▶ **Objectif 1**: Extrayez du texte, s'il vous plaît, le passage qui commence aux mots "2. 31. Le plaignant" et s'arrête après les mots "syndicat des ouvriers.".
▶ **Objectif 2**: Selon le texte, pour quelle raison le plaignant juge-t-il insoutenable l'argument de la rivalité entre la HAOA et le syndicat des ouvriers ?

▶ **Texte**:
§
A. Allégations des plaignants

A. Allégations des plaignants
  1. 30. Le Centre panindien des organisations d'employés supérieurs allègue qu'un syndicat qui lui est affilié, l'Association des employés supérieurs de l'aéronautique de l'Hindoustan (sigle anglais: HAOA), de Bangladore, a fait l'objet de mesures discriminatoires antisyndicales de la part de l'employeur, la société d'Etat Hindustan Aeronautics Ltd. (sigle anglais: HAL), qui dépend du ministère de la Défense.
  2. 31. Le plaignant affirme que la HAL a délibérément essayé de briser la HAOA qui, après avoir été inactive pendant près de vingt ans, est devenue une organisation active comptant environ 2.300 membres sur les 2.600 employés supérieurs des différentes usines de la HAL. Selon le plaignant, lorsque la HAOA s'est fait enregistrer conformément à la loi indienne sur les syndicats, la HAL a déformé ce fait et a trompé l'opinion publique en disant qu'il s'agissait d'un organisme rival du syndicat des ouvriers qui existait déjà pour protéger cette derrière catégorie de travailleurs dans les diverses usines de la HAL. Le plaignant affirme que l'argument de la rivalité n'est pas soutenable car les employés supérieurs forment une catégorie de salariés nettement différente, et l'on ne s'attend donc pas à ce qu'ils s'affilient au syndicat des ouvriers.
  3. 32. Le plaignant ajoute que la HAOA avait présenté ses revendications (demande de révision du barème des traitements et indemnités) à la direction par les voies de communication et du dialogue, mais que ces démarches étant restées sans effet, les employés supérieurs ont recouru à des méthodes pacifiques d'action directe comme le port d'insignes noires et le boycottage du déjeuner, qui ont abouti à une journée de débrayage le 27 octobre 1978. La HAL a pris des mesures répressives contre cette protestation en proposant une retenue sur le salaire pour la participation au débrayage et en engageant des poursuites disciplinaires contre sept dirigeants de la HAOA, dont cinq ont été suspendus en attendant une enquête interne sur leur prétendue faute. Les dirigeants de la HAOA sont accusés d'avoir incité les employés supérieurs à un débrayage, d'avoir organisé des réunions et incité par d'autres moyens des employés supérieurs à se joindre à la grève, d'avoir empêché des employés supérieurs de s'acquitter de leurs fonctions, d'avoir tenu des réunions illicites à l'intérieur de l'usine, d'avoir publié et distribué des tracts sur le boycottage du déjeuner et le débrayage et d'avoir tenu une conférence de presse sans autorisation. Le plaignant affirme que ces manifestations sont des méthodes acceptables d'activité syndicale il ajoute que malgré les représentations et les protestations de diverses organisations d'employés supérieurs et de parlementaires depuis que ces mesures répressives ont été prises il y a plusieurs mois, la HAL n'a pas modifié sa position. Au Parlement, le ministre de la Défense a appuyé l'attitude de la direction,
  4. 33. Dans sa lettre du 25 septembre 1979, le plaignant déclare que ses représentants se sont entretenus, avec le ministre de la Défense et le secrétaire du Département de la production aux fins de défense, de la façon dont le personnel de la HAL avait été traité le 18 août 1979. En revenant de cet entretien, où ils avaient eu l'impression d'avoir été écoutés avec patience, ils ont appris que la HAL avait décidé le jour même de se passer des services des cinq employés suspendus. Le plaignant a joint à sa lettre un rapport sur l'agitation organisée à la suite de ces licenciements par le syndicat des ouvriers et par la HAOA dans l'usine de la HAL à Bangladore: grèves surprises sur le tas des employés et des ouvriers, grève tournante de la faim, réunions, manifestations et défilés au cours desquels des slogans ont été scandés, des effigies et des bulletins de la direction brûlés, et boycottage du déjeuner. Les pourparlers entre le syndicat et la direction n'ont pas donné de résultat jusqu'au 24 août lorsque, à l'issue d'une réunion entre les parties et les ministres intéressés, il a été décidé de ne pas mettre à exécution les retenues sur les salaires décidées comme sanctions et de ne pas prendre de mesures disciplinaires contre les personnes qui avaient participé à la grève. La direction a déclaré que si les cinq employés supérieurs licenciés présentaient des recours individuels aux autorités compétentes, conformément au règlement disciplinaire, ces requêtes seraient examinées de manière objective et favorable et tranchées selon leur bien-fondé.
§
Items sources
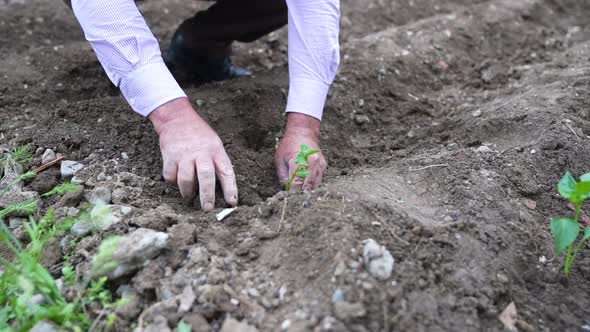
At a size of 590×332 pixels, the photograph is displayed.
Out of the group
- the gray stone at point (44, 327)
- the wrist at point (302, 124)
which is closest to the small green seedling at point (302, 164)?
the wrist at point (302, 124)

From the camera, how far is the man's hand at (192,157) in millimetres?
1694

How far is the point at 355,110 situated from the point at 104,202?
133 cm

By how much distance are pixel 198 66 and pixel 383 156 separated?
3.95ft

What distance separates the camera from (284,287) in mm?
1391

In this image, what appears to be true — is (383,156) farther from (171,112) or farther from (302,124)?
(171,112)

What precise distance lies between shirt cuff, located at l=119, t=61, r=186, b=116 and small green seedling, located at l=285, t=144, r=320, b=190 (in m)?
0.46

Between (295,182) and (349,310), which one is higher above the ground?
(349,310)

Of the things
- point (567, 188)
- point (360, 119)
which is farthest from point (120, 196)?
point (567, 188)

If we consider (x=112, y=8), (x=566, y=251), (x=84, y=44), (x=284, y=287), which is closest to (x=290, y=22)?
(x=112, y=8)

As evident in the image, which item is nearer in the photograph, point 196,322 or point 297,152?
point 196,322

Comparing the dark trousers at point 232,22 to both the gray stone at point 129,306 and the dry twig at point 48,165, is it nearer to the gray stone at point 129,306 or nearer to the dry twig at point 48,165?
the dry twig at point 48,165

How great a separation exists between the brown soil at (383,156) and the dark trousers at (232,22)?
26 cm

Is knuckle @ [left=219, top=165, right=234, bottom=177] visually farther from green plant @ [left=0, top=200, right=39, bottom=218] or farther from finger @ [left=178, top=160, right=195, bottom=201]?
green plant @ [left=0, top=200, right=39, bottom=218]

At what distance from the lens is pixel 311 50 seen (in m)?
2.04
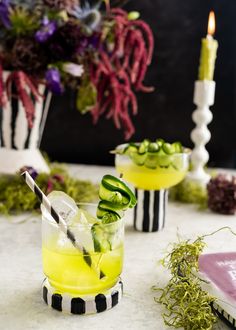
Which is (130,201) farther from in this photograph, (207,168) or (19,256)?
(207,168)

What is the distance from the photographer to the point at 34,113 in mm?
1335

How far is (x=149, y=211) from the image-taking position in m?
1.18

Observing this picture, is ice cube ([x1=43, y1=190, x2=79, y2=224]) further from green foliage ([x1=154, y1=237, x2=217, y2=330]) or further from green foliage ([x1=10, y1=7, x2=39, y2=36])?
green foliage ([x1=10, y1=7, x2=39, y2=36])

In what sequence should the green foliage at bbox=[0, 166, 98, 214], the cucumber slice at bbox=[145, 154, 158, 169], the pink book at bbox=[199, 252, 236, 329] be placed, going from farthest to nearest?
the green foliage at bbox=[0, 166, 98, 214] → the cucumber slice at bbox=[145, 154, 158, 169] → the pink book at bbox=[199, 252, 236, 329]

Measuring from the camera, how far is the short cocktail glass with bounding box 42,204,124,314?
822 mm

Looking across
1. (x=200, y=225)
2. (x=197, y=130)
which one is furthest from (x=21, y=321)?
(x=197, y=130)

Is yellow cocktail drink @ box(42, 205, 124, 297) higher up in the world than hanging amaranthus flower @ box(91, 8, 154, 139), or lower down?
lower down

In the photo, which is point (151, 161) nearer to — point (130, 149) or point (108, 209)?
point (130, 149)

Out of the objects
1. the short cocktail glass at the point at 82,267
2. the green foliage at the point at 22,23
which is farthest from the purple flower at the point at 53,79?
Result: the short cocktail glass at the point at 82,267

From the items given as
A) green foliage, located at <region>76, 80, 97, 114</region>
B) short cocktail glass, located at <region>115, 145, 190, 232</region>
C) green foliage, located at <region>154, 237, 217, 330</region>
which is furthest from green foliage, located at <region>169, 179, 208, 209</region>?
green foliage, located at <region>154, 237, 217, 330</region>

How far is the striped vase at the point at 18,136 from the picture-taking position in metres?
1.34

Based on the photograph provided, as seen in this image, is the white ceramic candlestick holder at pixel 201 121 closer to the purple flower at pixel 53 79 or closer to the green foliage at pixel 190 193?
the green foliage at pixel 190 193

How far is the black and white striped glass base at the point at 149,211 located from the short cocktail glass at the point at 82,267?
0.32 metres

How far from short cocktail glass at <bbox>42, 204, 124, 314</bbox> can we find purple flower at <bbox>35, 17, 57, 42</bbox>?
506mm
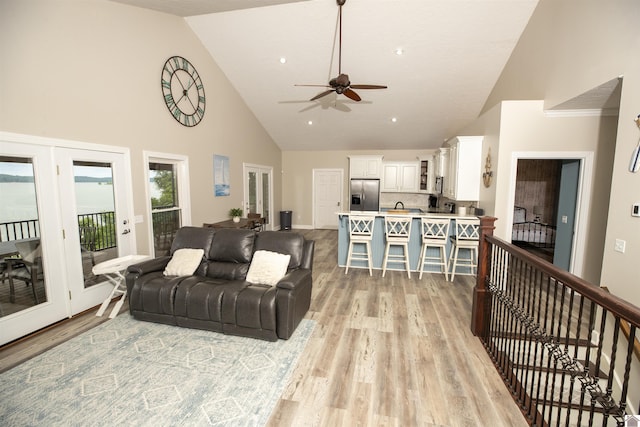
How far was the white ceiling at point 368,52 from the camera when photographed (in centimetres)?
414

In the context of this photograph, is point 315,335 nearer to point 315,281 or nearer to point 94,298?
point 315,281

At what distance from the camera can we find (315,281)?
4609 mm

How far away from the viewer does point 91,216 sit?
3.54m

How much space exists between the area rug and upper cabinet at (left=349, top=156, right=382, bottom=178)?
240 inches

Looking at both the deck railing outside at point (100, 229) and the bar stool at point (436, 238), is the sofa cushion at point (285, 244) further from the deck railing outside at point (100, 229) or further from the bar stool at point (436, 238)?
the bar stool at point (436, 238)

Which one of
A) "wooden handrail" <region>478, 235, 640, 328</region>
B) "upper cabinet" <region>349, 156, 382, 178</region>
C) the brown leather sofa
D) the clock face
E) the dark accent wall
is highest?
the clock face

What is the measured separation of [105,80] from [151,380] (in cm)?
340

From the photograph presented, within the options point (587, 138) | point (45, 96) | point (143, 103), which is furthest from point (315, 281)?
point (587, 138)

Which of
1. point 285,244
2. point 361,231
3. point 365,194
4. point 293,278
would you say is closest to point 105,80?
point 285,244

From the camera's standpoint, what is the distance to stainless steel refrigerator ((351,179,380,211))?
27.7 ft

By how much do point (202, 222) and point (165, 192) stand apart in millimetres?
960

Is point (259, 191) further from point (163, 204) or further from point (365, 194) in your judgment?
point (163, 204)

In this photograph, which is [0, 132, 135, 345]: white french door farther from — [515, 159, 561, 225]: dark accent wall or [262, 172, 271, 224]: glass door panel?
[515, 159, 561, 225]: dark accent wall

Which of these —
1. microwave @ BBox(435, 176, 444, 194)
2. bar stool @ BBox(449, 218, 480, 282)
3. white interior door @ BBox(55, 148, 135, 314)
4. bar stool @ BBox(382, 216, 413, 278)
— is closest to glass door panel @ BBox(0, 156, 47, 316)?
white interior door @ BBox(55, 148, 135, 314)
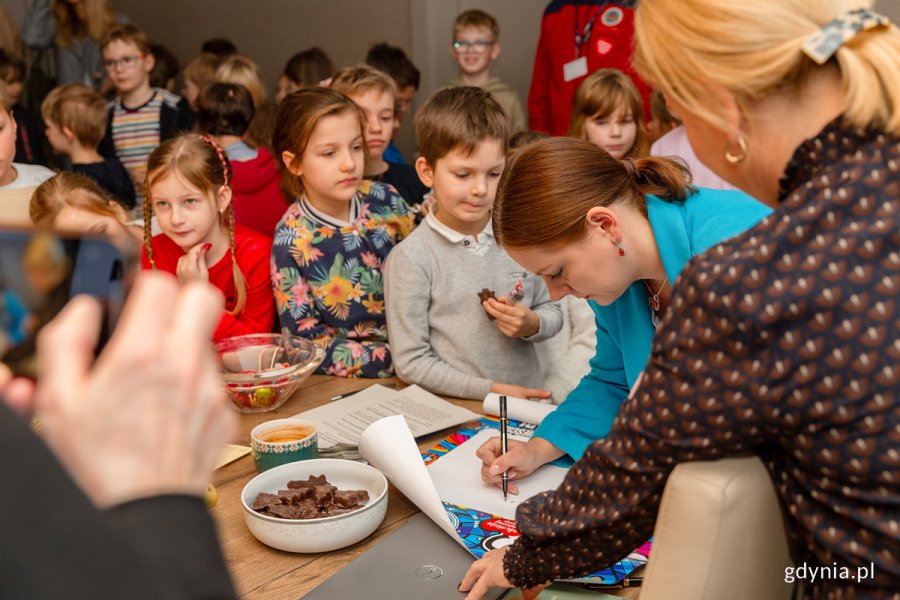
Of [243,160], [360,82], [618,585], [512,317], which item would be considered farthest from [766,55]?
[243,160]

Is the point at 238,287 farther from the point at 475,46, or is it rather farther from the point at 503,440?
the point at 475,46

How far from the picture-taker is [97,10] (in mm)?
5367

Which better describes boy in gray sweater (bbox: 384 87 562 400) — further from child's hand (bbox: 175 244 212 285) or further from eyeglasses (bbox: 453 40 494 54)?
eyeglasses (bbox: 453 40 494 54)

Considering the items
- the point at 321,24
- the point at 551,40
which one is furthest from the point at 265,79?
the point at 551,40

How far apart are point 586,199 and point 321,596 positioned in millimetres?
780

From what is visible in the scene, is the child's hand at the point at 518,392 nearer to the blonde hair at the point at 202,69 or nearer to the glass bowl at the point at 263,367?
the glass bowl at the point at 263,367

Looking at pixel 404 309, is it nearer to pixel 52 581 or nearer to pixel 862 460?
pixel 862 460

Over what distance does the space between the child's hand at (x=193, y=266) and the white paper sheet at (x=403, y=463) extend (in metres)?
1.07

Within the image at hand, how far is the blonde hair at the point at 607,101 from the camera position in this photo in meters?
3.50

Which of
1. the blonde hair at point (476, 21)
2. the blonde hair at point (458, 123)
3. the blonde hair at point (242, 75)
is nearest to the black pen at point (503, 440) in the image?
the blonde hair at point (458, 123)

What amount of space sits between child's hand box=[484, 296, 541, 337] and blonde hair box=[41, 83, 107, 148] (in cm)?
268

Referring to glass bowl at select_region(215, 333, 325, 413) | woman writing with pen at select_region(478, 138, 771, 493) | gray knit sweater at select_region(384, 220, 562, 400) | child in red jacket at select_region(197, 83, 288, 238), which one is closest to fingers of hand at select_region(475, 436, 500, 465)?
woman writing with pen at select_region(478, 138, 771, 493)

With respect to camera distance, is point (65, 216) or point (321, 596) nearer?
point (321, 596)

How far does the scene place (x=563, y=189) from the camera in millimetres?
1479
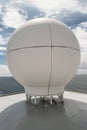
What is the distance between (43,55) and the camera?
5969 millimetres

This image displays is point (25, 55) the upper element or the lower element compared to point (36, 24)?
lower

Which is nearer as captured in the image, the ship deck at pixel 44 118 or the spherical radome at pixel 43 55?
the ship deck at pixel 44 118

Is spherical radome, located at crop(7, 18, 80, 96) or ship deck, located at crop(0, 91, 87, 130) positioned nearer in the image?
ship deck, located at crop(0, 91, 87, 130)

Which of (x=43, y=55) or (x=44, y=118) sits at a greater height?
(x=43, y=55)

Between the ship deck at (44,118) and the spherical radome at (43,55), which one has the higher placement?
the spherical radome at (43,55)

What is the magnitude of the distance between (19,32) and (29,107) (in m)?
3.10

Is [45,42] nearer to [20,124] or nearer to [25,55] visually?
[25,55]

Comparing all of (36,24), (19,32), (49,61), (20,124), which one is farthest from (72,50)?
(20,124)

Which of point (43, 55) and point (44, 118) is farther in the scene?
point (43, 55)

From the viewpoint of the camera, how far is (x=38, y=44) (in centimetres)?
601

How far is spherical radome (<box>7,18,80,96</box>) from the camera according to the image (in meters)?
6.01

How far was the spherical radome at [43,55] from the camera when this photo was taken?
6008mm

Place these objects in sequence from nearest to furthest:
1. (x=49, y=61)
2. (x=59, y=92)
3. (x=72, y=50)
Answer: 1. (x=49, y=61)
2. (x=72, y=50)
3. (x=59, y=92)

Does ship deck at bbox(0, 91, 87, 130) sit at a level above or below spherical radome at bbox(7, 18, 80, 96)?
below
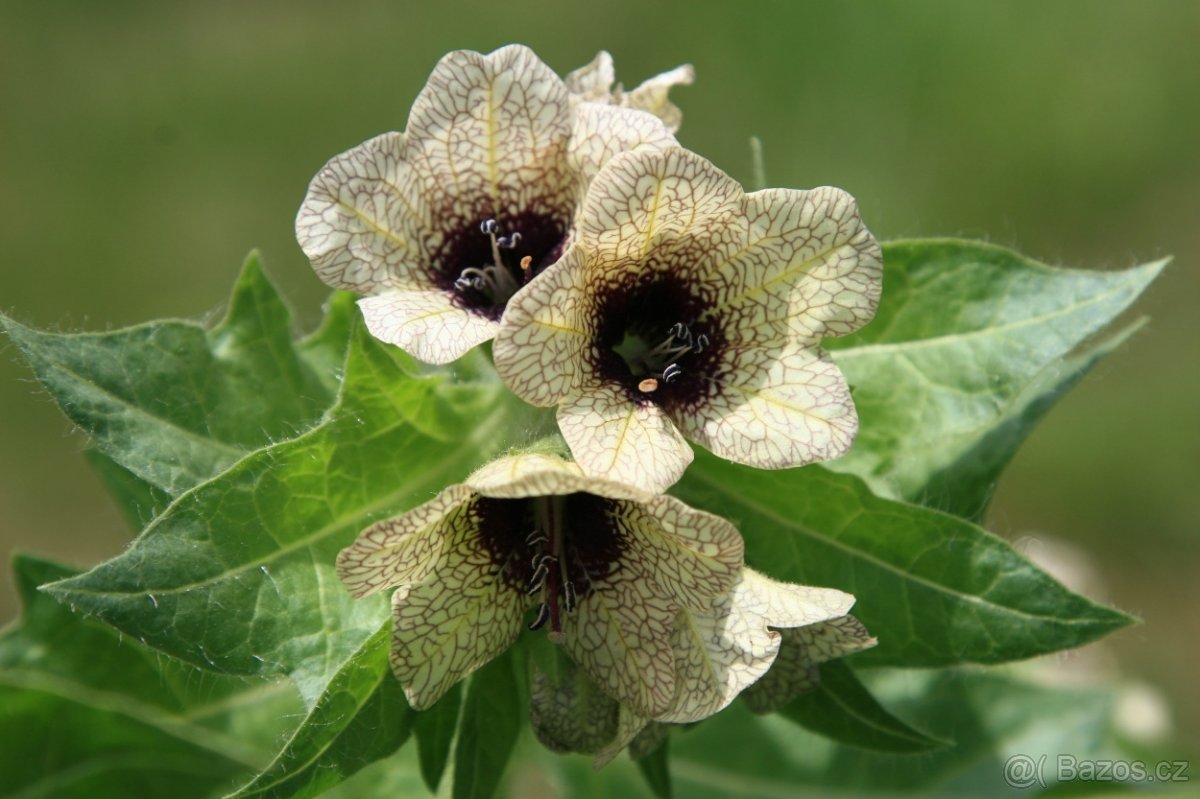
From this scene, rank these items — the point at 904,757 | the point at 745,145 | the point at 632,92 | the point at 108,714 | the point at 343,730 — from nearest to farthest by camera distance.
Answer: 1. the point at 343,730
2. the point at 632,92
3. the point at 108,714
4. the point at 904,757
5. the point at 745,145

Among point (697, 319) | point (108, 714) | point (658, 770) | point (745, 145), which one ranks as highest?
point (697, 319)

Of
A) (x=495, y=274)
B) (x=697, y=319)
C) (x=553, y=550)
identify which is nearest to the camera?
(x=553, y=550)

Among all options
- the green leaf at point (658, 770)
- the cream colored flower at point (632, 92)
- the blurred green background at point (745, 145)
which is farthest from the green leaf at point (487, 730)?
the blurred green background at point (745, 145)

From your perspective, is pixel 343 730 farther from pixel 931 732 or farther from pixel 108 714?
pixel 931 732

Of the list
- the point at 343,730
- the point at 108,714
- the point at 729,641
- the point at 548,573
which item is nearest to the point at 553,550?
the point at 548,573

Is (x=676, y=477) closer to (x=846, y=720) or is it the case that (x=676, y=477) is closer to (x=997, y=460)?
(x=846, y=720)

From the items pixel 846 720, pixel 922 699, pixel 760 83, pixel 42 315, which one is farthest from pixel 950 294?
pixel 42 315

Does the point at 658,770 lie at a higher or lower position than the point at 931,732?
higher
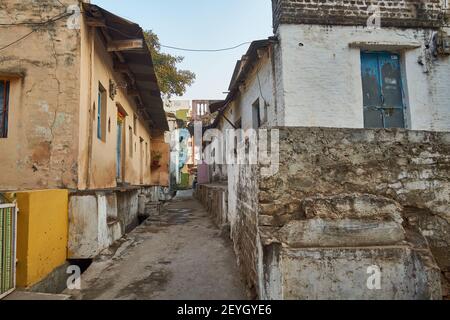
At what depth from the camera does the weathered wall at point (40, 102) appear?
186 inches

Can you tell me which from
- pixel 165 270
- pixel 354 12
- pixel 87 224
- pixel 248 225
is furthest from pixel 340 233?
pixel 354 12

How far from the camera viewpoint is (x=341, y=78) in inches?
257

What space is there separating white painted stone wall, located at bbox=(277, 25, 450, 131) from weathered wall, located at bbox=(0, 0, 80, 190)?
13.5 feet

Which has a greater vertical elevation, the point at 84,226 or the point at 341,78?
the point at 341,78

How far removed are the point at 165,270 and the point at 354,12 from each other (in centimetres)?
669

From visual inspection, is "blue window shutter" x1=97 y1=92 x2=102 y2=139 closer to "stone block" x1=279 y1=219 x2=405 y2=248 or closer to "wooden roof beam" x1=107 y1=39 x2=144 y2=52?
"wooden roof beam" x1=107 y1=39 x2=144 y2=52

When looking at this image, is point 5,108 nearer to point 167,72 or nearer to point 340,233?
point 340,233

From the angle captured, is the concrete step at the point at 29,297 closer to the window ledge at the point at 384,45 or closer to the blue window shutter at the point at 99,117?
the blue window shutter at the point at 99,117

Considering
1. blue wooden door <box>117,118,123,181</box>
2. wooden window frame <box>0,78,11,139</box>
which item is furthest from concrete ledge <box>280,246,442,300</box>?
blue wooden door <box>117,118,123,181</box>

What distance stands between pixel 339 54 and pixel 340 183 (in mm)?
4597

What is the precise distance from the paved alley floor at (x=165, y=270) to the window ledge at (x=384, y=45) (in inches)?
204

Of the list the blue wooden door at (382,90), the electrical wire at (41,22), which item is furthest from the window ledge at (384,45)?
the electrical wire at (41,22)

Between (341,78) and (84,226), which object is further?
→ (341,78)
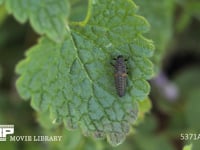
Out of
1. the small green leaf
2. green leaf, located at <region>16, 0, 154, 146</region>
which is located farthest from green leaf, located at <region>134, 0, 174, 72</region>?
the small green leaf

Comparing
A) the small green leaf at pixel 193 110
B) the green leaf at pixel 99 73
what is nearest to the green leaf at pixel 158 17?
the green leaf at pixel 99 73

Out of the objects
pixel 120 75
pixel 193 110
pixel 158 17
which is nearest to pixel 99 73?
pixel 120 75

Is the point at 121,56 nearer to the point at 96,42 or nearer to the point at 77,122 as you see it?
the point at 96,42

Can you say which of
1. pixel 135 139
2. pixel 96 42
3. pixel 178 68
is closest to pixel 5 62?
pixel 135 139

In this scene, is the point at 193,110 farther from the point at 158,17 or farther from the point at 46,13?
the point at 46,13

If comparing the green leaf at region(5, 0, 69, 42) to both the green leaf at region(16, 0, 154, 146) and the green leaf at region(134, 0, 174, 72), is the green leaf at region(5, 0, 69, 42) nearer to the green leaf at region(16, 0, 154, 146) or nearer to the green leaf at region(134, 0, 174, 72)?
the green leaf at region(16, 0, 154, 146)

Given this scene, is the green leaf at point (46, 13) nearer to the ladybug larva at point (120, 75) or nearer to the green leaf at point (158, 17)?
the ladybug larva at point (120, 75)
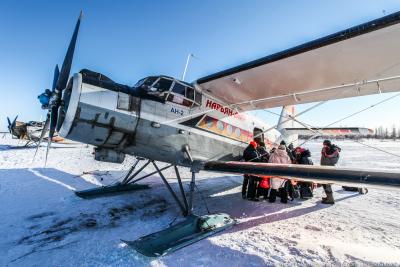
§
▶ **Bonne réponse 1**:
2. 31. Le plaignant affirme que la HAL a délibérément essayé de briser la HAOA qui, après avoir été inactive pendant près de vingt ans, est devenue une organisation active comptant environ 2.300 membres sur les 2.600 employés supérieurs des différentes usines de la HAL. Selon le plaignant, lorsque la HAOA s'est fait enregistrer conformément à la loi indienne sur les syndicats, la HAL a déformé ce fait et a trompé l'opinion publique en disant qu'il s'agissait d'un organisme rival du syndicat des ouvriers qui existait déjà pour protéger cette derrière catégorie de travailleurs dans les diverses usines de la HAL. Le plaignant affirme que l'argument de la rivalité n'est pas soutenable car les employés supérieurs forment une catégorie de salariés nettement différente, et l'on ne s'attend donc pas à ce qu'ils s'affilient au syndicat des ouvriers.

▶ **Bonne réponse 2**: Le plaignant estime que les employés supérieurs forment une catégorie de salariés nettement différente de celle des ouvriers. On ne s'attend donc pas à ce qu'ils s'affilient au syndicat des ouvriers.